German industry does not even dare to criticize China
The new federal government wants to adopt a new, tougher tone towards China. In German industry, on the other hand, people shy away from clear commitments to Western values and instead still hope for an old motto that has long since been refuted.
DAfter the change of government, German industry is not only dealing with a new economic and climate policy in Berlin, Annalena Baerbock also wants to change foreign policy as the new head of the Federal Foreign Office. For the Greens politician, this also includes a new economic relationship with China, one of the most important trading partners of German industry. Among other things, Baerbock wants to enforce an EU import ban on products that were manufactured using forced labor.
But in German industry this harder line towards the People’s Republic is by no means undisputed. Problems in China “cannot be solved by a confrontational foreign policy,” said Siemens CEO Roland Busch in a recent interview with the “Süddeutsche Zeitung”.
“If export bans are imposed, this could mean that we can no longer buy solar cells from China – then the energy transition will come to an end at this point.” China is rightly a self-confident country. “In 20 years, it has lifted a billion people out of poverty and established a veritable middle class,” says the Siemens boss.
But does the rest of the industry see it that way too? The President of the Federation of German Industries (BDI), Siegfried Russwurm, avoided a clear positioning on the new China question on Thursday.
He also stated, particularly with regard to China and Russia, that “geo-strategic tensions” have increased, and that there is a “completely different understanding of society” between the West and the communist People’s Republic.
For example, the Chinese would interpret longer decision-making processes in democracies as a weakness of the West, including when dealing with the pandemic. Nevertheless, one must work together with China on global issues such as climate change and trade should not be restricted. “Companies cannot push for change as proxies,” said Russwurm. That is the task of politics.
The BDI President emphasized that he was in agreement with Siemens boss Busch when it came to China – even if he would choose different words. Russwurm also emphasized that one should not forget that China has lifted hundreds of millions of people out of poverty.
“It is certainly not better to say that we want a China back where a billion people live in poverty,” Russwurm said. “But that must not be a justification for human rights violations.”
The industry is thus counting on a continuation of the maneuvering through in relation to the People’s Republic. Russwurm even tried again to hope for “change through trade”, which, however, is largely regarded as having failed.
“There is no guarantee of change through trade, but there is a chance,” said the BDI President. This would immediately result in a double opportunity – for change within China and for exports for German industry.
BDI cannot risk the huge sales market of China
It is obvious that the BDI does not want to and cannot risk the huge sales market of China. The People’s Republic has long been the most important sales market for many sectors.
In any case, the industry is worried about the weak growth in exports overall. The BDI is only assuming an increase of four percent in exports this year, and in 2021 the growth would have been twice as high.

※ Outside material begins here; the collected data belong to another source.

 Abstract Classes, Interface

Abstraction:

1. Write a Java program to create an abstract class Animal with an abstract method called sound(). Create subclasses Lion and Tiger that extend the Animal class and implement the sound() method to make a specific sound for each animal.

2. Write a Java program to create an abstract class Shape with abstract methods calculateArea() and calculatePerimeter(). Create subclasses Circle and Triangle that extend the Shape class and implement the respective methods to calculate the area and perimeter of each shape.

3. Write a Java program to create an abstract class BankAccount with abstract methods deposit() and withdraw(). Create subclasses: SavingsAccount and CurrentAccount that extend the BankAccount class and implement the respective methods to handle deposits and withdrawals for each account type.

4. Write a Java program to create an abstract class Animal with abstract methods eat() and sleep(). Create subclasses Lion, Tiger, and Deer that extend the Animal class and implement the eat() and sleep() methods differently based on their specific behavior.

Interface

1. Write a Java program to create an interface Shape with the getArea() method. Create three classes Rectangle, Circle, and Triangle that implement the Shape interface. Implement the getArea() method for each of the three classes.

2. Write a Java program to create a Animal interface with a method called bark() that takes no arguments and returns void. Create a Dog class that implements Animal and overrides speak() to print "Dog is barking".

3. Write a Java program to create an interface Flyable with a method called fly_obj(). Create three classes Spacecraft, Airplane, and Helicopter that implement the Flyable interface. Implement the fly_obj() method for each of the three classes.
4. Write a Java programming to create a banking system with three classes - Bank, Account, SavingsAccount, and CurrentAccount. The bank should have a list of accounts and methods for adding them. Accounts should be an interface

Overall, according to estimates by the industry association, gross domestic product will probably increase by 3.5 percent in 2022. This is still lagging behind the pre-crisis level, emphasized Russwurm.
It is also not enough to go back to the economic performance before the corona pandemic. The industry had already recorded a weak production year in 2019, before the outbreak of the virus crisis.
The aim must therefore be to finally achieve more growth again. For 2022, however, the BDI expects another “stop-and-go year” due to the pandemic. Under no circumstances should Corona grow into a “chronic economic and social crisis”, warned Russwurm and therefore advocated the introduction of general vaccination.
In addition, the new federal government must implement its reform and transformation plans quickly in order to ensure new growth. Russwurm emphasized that this can be reconciled with climate protection. “Germany as an industrial country – there is no alternative to that,” he said. “The path to a climate-neutral industrialized country is possible, but it’s a pretty narrow one.”